On the second hand, it’s actually been helpful in many ways. There’s only so much capacity anyone individual human being can have. So you can’t know everything. Maybe you could have known everything that was all the cutting edge research in all the different disciplines a couple hundred years ago, but that’s absolutely impractical today. So progress is made by narrowing your focus a little bit. On the third hand though, something is lost in that process.
Preet Bharara:
Wait a minute. How many hands do we have?
Sean Carroll:
We have as many hands as we need to make the point. So at this point, it’s just going to be three hands. Don’t worry.
Preet Bharara:
So this is not the physics part of you. This is the philosopher part.
Sean Carroll:
Yeah, this is the thought experiment part here. Yeah. Even though it’s been very, very productive within academia, within science to specialize, you do lose that sort of synthetic generalist connection making point of view. So the way that I try to advocate for it is most scientists should be pretty narrow. They should specialize. They should be the world’s experts in their fields. But we also need some people who are generalists, some people who are able to see connections between different fields where you might not notice them if you were just a specialist. And academia completely fails at its task of nurturing and rewarding those people.
Preet Bharara:
Are you a humanist thinker? And if so, what does that mean?
Sean Carroll:
In some very general sense, yes. There’s a historical notion of humanism, which was, it is actually hard to pin down. It’s not the same as something like atheism. It was more or less from the Renaissance onward putting human beings at the center of study of philosophy and so forth. Trying to figure out what human beings are, even if the answer was organisms made in God’s image, right? Today humanism is more associated with free thinking, with naturalism, with atheism, with a move away from religion, organized or disorganized. But I don’t think it has a once and for all fixed definitions. But happily under almost any of the reasonable definitions, I would count as one. Yes.

* [Records]:
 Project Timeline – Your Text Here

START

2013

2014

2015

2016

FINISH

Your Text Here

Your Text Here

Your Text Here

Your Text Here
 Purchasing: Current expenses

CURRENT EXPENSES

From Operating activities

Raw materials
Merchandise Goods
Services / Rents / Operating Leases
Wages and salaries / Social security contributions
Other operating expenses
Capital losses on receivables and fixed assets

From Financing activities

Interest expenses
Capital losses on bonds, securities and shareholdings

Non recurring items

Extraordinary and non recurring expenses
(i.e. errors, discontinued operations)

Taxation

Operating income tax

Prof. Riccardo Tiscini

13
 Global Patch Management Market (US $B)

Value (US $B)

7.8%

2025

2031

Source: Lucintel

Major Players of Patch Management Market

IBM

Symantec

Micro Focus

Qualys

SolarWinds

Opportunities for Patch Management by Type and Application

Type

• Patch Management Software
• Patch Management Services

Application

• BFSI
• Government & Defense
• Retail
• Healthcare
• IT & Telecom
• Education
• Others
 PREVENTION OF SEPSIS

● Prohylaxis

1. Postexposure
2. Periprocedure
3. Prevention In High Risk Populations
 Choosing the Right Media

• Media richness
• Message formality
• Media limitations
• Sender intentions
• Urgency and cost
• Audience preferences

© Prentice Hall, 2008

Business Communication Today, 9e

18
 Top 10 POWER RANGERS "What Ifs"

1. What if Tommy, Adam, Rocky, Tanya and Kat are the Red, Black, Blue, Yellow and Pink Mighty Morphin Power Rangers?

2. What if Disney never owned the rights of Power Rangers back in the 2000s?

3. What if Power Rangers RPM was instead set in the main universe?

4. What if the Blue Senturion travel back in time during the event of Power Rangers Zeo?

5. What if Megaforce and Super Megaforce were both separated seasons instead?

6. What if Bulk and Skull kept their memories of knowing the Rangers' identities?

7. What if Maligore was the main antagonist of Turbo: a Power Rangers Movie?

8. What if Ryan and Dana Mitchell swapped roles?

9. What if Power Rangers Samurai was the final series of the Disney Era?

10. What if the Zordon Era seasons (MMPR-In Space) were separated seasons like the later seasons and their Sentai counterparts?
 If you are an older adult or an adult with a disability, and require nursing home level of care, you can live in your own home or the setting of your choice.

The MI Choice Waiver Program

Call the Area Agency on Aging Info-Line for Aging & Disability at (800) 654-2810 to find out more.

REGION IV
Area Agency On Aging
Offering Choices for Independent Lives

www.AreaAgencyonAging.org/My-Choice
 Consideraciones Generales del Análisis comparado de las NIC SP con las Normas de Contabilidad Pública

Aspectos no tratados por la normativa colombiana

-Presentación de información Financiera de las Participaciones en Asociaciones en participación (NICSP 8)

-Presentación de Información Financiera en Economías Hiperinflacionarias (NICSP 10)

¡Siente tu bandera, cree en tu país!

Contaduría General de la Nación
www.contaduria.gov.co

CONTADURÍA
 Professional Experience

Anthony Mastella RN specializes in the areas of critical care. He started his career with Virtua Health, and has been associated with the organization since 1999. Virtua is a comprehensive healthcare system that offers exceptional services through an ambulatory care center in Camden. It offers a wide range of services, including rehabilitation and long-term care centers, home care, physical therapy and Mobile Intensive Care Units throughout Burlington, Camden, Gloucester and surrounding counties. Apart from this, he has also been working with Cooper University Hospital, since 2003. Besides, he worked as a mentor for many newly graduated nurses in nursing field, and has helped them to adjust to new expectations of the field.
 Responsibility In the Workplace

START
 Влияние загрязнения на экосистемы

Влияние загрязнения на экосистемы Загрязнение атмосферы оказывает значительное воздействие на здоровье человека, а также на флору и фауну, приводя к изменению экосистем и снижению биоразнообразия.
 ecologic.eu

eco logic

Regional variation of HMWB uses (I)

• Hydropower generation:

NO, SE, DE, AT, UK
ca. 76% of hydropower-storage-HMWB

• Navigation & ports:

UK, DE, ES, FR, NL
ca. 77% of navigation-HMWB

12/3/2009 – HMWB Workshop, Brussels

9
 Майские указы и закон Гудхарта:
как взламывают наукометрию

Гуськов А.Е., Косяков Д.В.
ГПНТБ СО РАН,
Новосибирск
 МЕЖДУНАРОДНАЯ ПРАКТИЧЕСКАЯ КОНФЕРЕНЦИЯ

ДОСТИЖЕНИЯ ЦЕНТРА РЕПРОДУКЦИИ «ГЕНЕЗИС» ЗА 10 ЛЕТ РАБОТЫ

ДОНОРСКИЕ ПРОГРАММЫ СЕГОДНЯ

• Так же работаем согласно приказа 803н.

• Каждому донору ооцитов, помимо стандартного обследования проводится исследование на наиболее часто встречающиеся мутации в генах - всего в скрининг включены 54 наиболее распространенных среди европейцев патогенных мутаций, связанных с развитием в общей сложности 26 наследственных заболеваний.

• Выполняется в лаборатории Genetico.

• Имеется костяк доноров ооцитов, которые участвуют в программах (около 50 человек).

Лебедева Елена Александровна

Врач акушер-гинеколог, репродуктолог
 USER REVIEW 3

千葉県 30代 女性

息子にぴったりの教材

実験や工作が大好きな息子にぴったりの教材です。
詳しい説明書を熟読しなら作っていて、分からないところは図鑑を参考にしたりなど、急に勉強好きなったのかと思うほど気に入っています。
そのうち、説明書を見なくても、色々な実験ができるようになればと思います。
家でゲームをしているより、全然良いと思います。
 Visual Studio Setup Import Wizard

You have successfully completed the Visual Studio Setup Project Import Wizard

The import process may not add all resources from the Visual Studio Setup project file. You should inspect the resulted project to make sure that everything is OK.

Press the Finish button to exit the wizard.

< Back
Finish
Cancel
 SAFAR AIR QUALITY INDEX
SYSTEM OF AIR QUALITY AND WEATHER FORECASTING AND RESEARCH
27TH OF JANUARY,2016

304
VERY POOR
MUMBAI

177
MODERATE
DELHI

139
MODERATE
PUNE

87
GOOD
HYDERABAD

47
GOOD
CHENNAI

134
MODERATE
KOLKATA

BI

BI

* [Task to complete]:
According to the interview excerpt, why has specialization been helpful? Answer in one to three sentences.

* [Your solution]:
Specialization has been helpful because any one person has limited capacity and cannot know everything. Someone might have known all the cutting-edge research across disciplines a couple hundred years ago, but that is impractical today, so progress comes from narrowing one's focus.